Le quali cantavano i loro stornelli recando in capo i canestri pieni di grappoli dorati e reggendoli colle braccia nude, come canefore greche; nè io sapeva allora come la stretta di due braccia di donna può anche uccidere. Nella oscurità dell’anima del bambino non hanno luogo nè l’idillio, nè la tragedia; ma tornato a casa, sentivo da per tutto il caldo odore del mosto e, quando lo risento, ricordo sempre il pergolato del paretaio e il canto delle vendemmiatrici.

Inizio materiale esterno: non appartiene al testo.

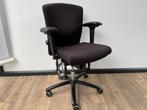 Haider Bioswing 560 bureaustoel, Huis en Inrichting, Bureaustoelen, Ophalen, Zwart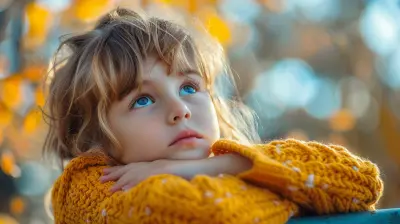 Digital Detox: Helping Your Child Unplug and Reconnect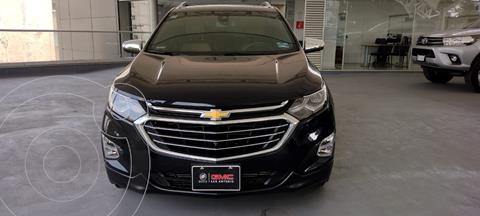 foto Chevrolet Equinox Premier usado (2020) color Azul Oscuro precio $549,900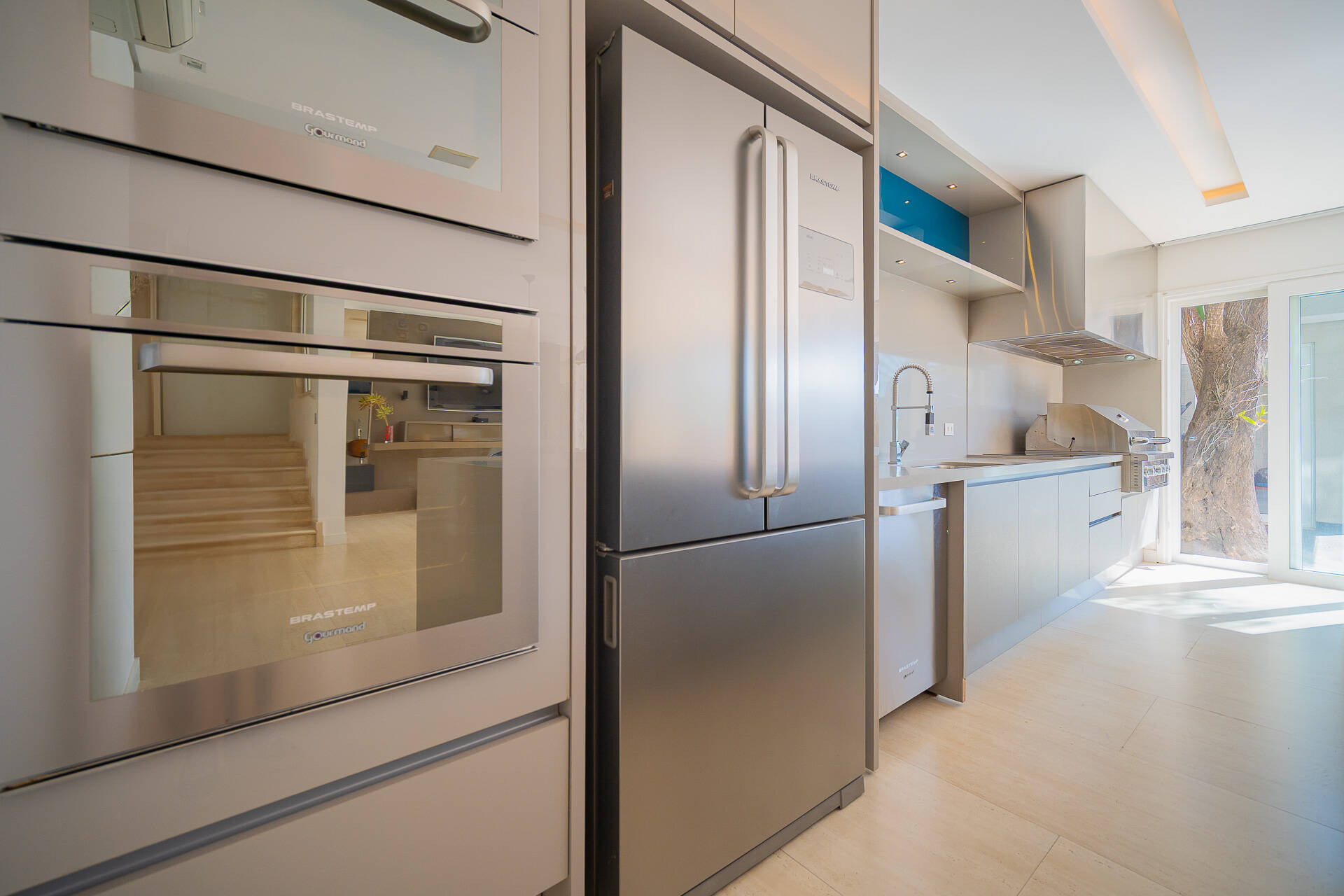 Casa, 5 suítes, 560m², em Alphaville Conde II — foto 39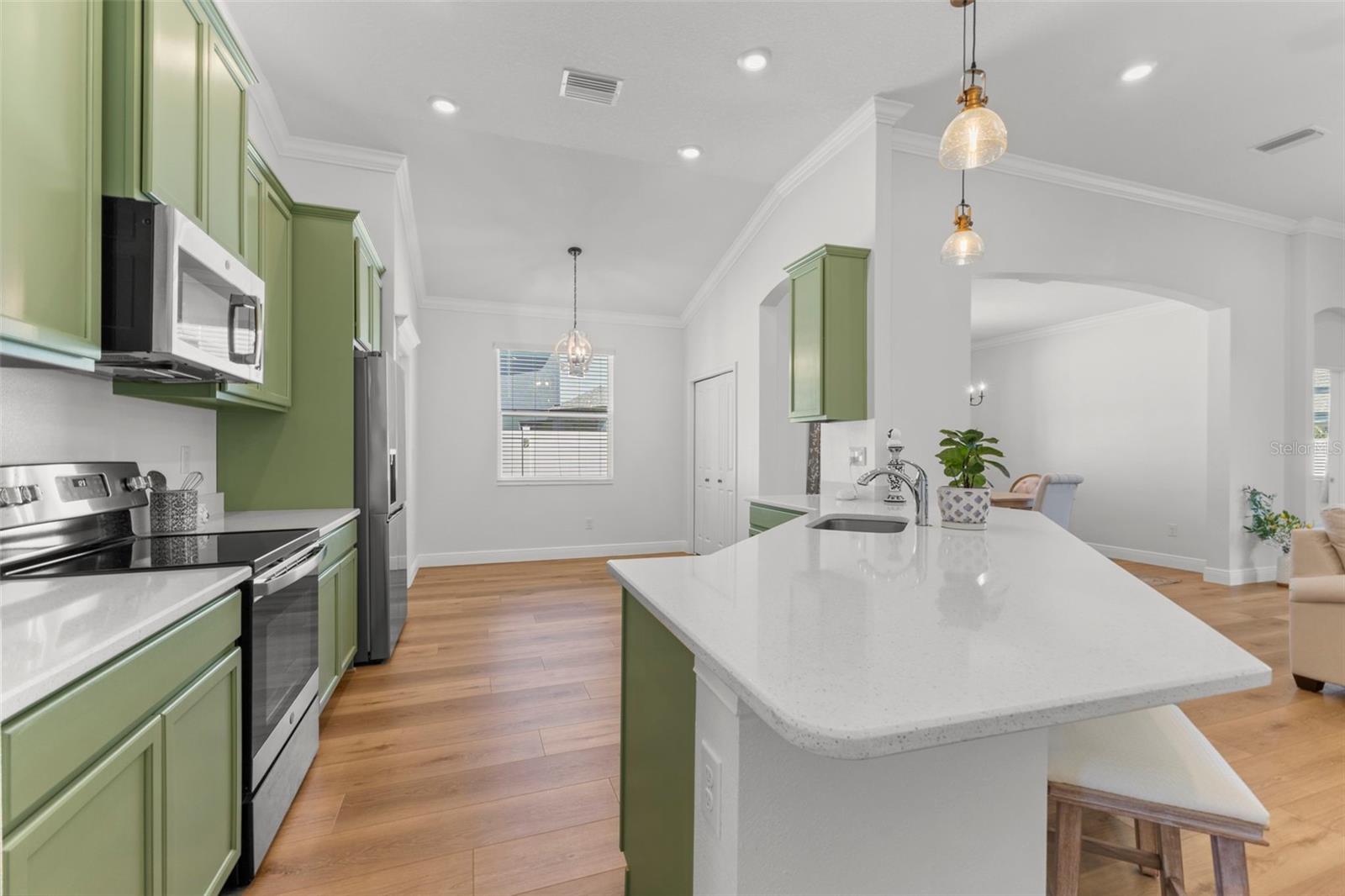 EMERALD ACRES - Residential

Dopo molti anni sono ritornato, ma il pergolato ed il paretaio non c’erano più. Nessuno si ricordava di me. Molti, troppi, erano morti. Superstite solo era il melo delle frutta acide e selvatiche che mi piacevano tanto perchè me l’avevano vietato, come il Creatore vietò ad Eva il suo, con quel risultato che sapete. Era diventato grosso, rugoso, aggrondato. Volli addentare un pomo, ma lo sputai come veleno. Eppure egli, poveretto, non aveva cambiato i suoi miseri frutti; ero cambiato io!

Le vendemmiatrici dove erano? Morte forse anche loro? Pensai alle tristi parole del Rabelais “addio panieri, la vendemmia è finita!” Addio.